# PDFs to Text via Tika

This file is to convert pdf files into text files by using Tika. It has been designed to search the specified folder, and return a folder containing the converted text files.

This code was initially written for the UofT3666 - Applied Natural Language Processing final project. That being said, there are some lines of code in here specifically to help clean up the output of the files that we were converting. This code was build upon the following gist: https://gist.github.com/nadya-p/373e1dc335293e490d89d00c895ea7b3.

In [38]:
# imports
from tika import parser
import os
import datetime

In [30]:
# class for extracting tika files
class TikaExtract(object):
    # initialize the object
    def __init__(self, source_directory, target_directory_name):
        # assigned variables for source_directory and target_directory_name
        self.dir = source_directory
        self.target = str(target_directory_name)
    
    # define recursive function to walk through directory and convert pdfs    
    def extract_text_from_pdfs_recursively(self):
        for root, dirs, files in os.walk(self.dir):
            for file in files:
                path_to_pdf = os.path.join(root, file)
                [stem, ext] = os.path.splitext(path_to_pdf)
                if ext == '.pdf':
                    print("Processing " + path_to_pdf)
                    # use tika to parse contents from file
                    pdf_contents = parser.from_file(path_to_pdf)
                    # project specific - convert to raw
                    raw_text = r'{}'.format(pdf_contents['content'])
                    # project specific - replace new lines with spaces
                    raw_text = raw_text.replace("\n"," ")
                    # project specific - replace double new lines with spaces
                    raw_text = raw_text.replace("\n\n" , " ")
                    # project specific - replace tabs with spaces
                    raw_text = raw_text.replace("\t"," ")
                    path_to_txt = stem + '.txt'
                    # check if target directory exists
                    if not os.path.exists(str(os.getcwd()) + self.target):
                        os.makedirs(str(os.getcwd()) + self.target)
                    # write the text file to the target directory
                    # names of the files will be the same, except have the .txt extension
                    with open(str(os.getcwd()) + self.target + str(file[:-4]) + ".txt", 'w') as txt_file:
                        print("Writing contents to " + str(os.getcwd()) + self.target + str(file[:-4]) + ".txt")
                        txt_file.write(raw_text)

In [31]:
%pwd

'/Users/rahimjiwa/Documents/DataScience/UofT3666_AppliedNLP/Final_Testings'

In [36]:
# this is an example, performing the operation on a local machine
tikaextract = TikaExtract(source_directory='/Users/rahimjiwa/Documents/DataScience/UofT3666_AppliedNLP/Final_Testings/NewDocs',
                         target_directory_name='/tikadocuments2/')

In [37]:
# run the function
tikaextract.extract_text_from_pdfs_recursively()

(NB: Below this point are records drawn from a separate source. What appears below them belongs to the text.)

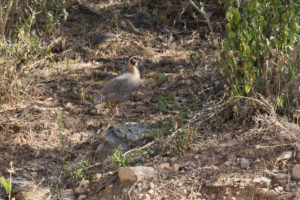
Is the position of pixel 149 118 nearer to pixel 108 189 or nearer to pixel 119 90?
pixel 119 90

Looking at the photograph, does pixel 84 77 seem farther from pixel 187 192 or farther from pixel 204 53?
pixel 187 192

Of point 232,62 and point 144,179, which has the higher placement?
point 232,62

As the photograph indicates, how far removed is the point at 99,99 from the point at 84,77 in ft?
3.79

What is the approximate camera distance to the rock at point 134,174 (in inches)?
228

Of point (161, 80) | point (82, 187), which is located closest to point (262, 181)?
point (82, 187)

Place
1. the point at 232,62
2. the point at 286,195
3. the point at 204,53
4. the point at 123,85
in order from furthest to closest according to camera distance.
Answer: the point at 204,53
the point at 123,85
the point at 232,62
the point at 286,195

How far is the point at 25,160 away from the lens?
699 cm

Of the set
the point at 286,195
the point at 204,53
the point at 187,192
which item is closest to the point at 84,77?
the point at 204,53

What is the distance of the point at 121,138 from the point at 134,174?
3.64 feet

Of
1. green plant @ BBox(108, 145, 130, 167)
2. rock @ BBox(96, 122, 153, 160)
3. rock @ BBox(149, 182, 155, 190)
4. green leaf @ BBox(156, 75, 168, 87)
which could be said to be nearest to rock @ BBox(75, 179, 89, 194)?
green plant @ BBox(108, 145, 130, 167)

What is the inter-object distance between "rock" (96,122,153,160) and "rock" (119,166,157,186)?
33.6 inches

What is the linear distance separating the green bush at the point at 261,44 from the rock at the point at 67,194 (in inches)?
89.2

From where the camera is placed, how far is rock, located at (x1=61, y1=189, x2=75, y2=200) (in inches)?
237

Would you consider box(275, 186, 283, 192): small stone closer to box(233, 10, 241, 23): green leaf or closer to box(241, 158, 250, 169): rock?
box(241, 158, 250, 169): rock
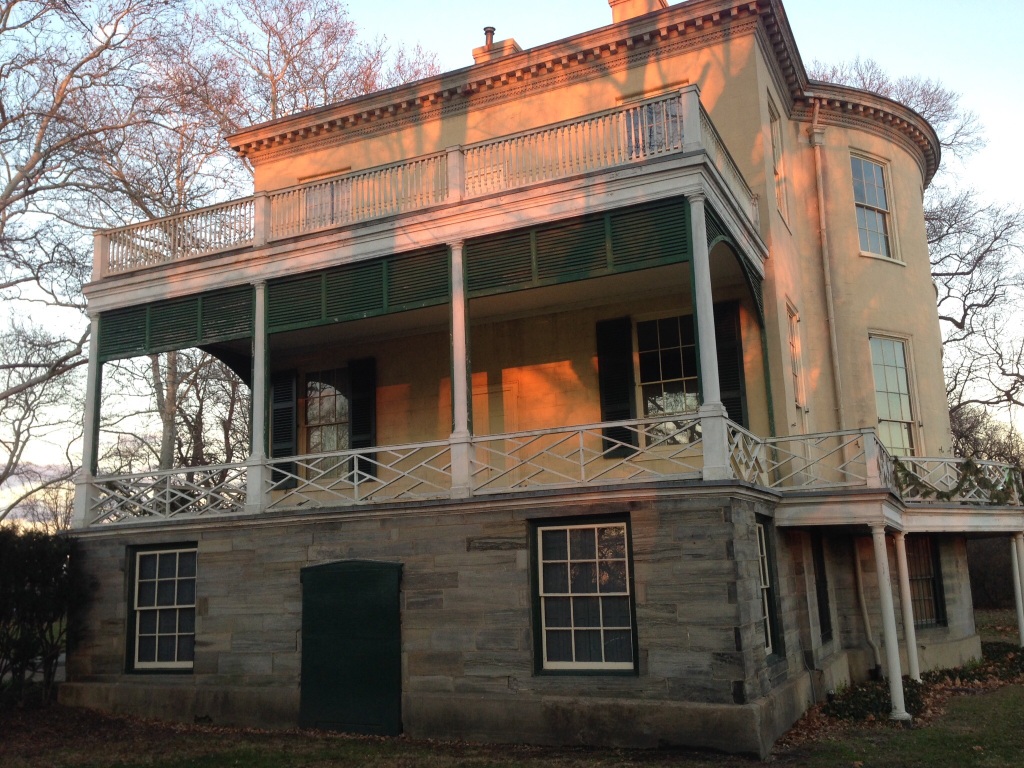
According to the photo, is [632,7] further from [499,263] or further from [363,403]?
[363,403]

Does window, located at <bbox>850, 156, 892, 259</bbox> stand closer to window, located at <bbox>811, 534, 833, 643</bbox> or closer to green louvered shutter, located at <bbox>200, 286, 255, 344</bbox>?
window, located at <bbox>811, 534, 833, 643</bbox>

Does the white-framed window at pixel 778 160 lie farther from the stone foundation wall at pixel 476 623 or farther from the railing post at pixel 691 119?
the stone foundation wall at pixel 476 623

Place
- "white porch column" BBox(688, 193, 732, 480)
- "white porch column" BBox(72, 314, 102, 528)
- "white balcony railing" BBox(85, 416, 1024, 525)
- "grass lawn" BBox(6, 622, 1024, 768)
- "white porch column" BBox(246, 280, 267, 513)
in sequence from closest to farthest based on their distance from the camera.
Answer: "grass lawn" BBox(6, 622, 1024, 768) → "white porch column" BBox(688, 193, 732, 480) → "white balcony railing" BBox(85, 416, 1024, 525) → "white porch column" BBox(246, 280, 267, 513) → "white porch column" BBox(72, 314, 102, 528)

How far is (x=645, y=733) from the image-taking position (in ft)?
32.4

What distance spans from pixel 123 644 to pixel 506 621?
6.20 metres

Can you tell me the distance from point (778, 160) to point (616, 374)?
5.11 metres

Climate Change Adaptation - A Priorities Plan for Canada (2012)
Processing /Users/rahimjiwa/Documents/DataScience/UofT3666_AppliedNLP/Final_Testings/NewDocs/Climate Change Adaptation - A Priorities Plan for Canada (2012).pdf
Writing contents to /Users/rahimjiwa/Documents/DataScience/UofT3666_AppliedNLP/Final_Testings/tikadocuments2/Climate Change Adaptation - A Priorities Plan for Canada (2012).txt
waterloo_region_climate_projections_final_revised30oct2015
Processing /Users/rahimjiwa/Documents/DataScience/UofT3666_AppliedNLP/Final_Testings/NewDocs/waterloo_region_climate_projections_final_revised30oct2015.pdf
Writing contents to /Users/rahimjiwa/Documents/DataScience/UofT3666_AppliedNLP/Final_Testings/tikadocuments2/waterloo_region_climate_projections_final_revised30oct2015.txt
the_london_plan_malp_march_2016_-_chapter_5_-_londons_response_to_climate_change
Processing /Users/rahimjiwa/Documents/DataScience/UofT3666_AppliedNLP/Final_Testings/NewDocs/the_london_plan_malp_march_2016_-_cha

Writing contents to /Users/rahimjiwa/Documents/DataScience/UofT3666_AppliedNLP/Final_Testings/tikadocuments2/London_tech.txt
A_Canadian_Opportunity_-_Tackling_climate_change_by_switching_to_clean_power
Processing /Users/rahimjiwa/Documents/DataScience/UofT3666_AppliedNLP/Final_Testings/NewDocs/A_Canadian_Opportunity_-_Tackling_climate_change_by_switching_to_clean_power.pdf
Writing contents to /Users/rahimjiwa/Documents/DataScience/UofT3666_AppliedNLP/Final_Testings/tikadocuments2/A_Canadian_Opportunity_-_Tackling_climate_change_by_switching_to_clean_power.txt
2017BernardSoubryPolicyBrief
Processing /Users/rahimjiwa/Documents/DataScience/UofT3666_AppliedNLP/Final_Testings/NewDocs/2017BernardSoubryPolicyBrief.pdf
Writing contents to /Users/rahimjiwa/Documents/DataScience/UofT3666_AppliedNLP/Final_Testings/tikadocuments2/2017BernardSoubryPolicyBrief.txt
WP_Health_November2008
Processing /Users/rahimjiwa/Documents/DataScience/UofT3666_AppliedNLP/Final_Testings/NewDocs/WP_Health_November200

In [44]:
# operationalize the function, while providing default parameters
# default source directory is the current working directory
# target dirctory name is tika_documents_datetime
#        in the format "tika_documents_date_month_year_hour_minute_pm"
if __name__ == "__main__":
    tikaextract = TikaExtract(source_directory = str(os.getcwd()),
                             target_directory_name = '/tika_documents_' +str(datetime.datetime.now().strftime("%d_%m_%Y_%I_%M_%p"))+"/")
    tikaextract.extract_text_from_pdfs_recursively()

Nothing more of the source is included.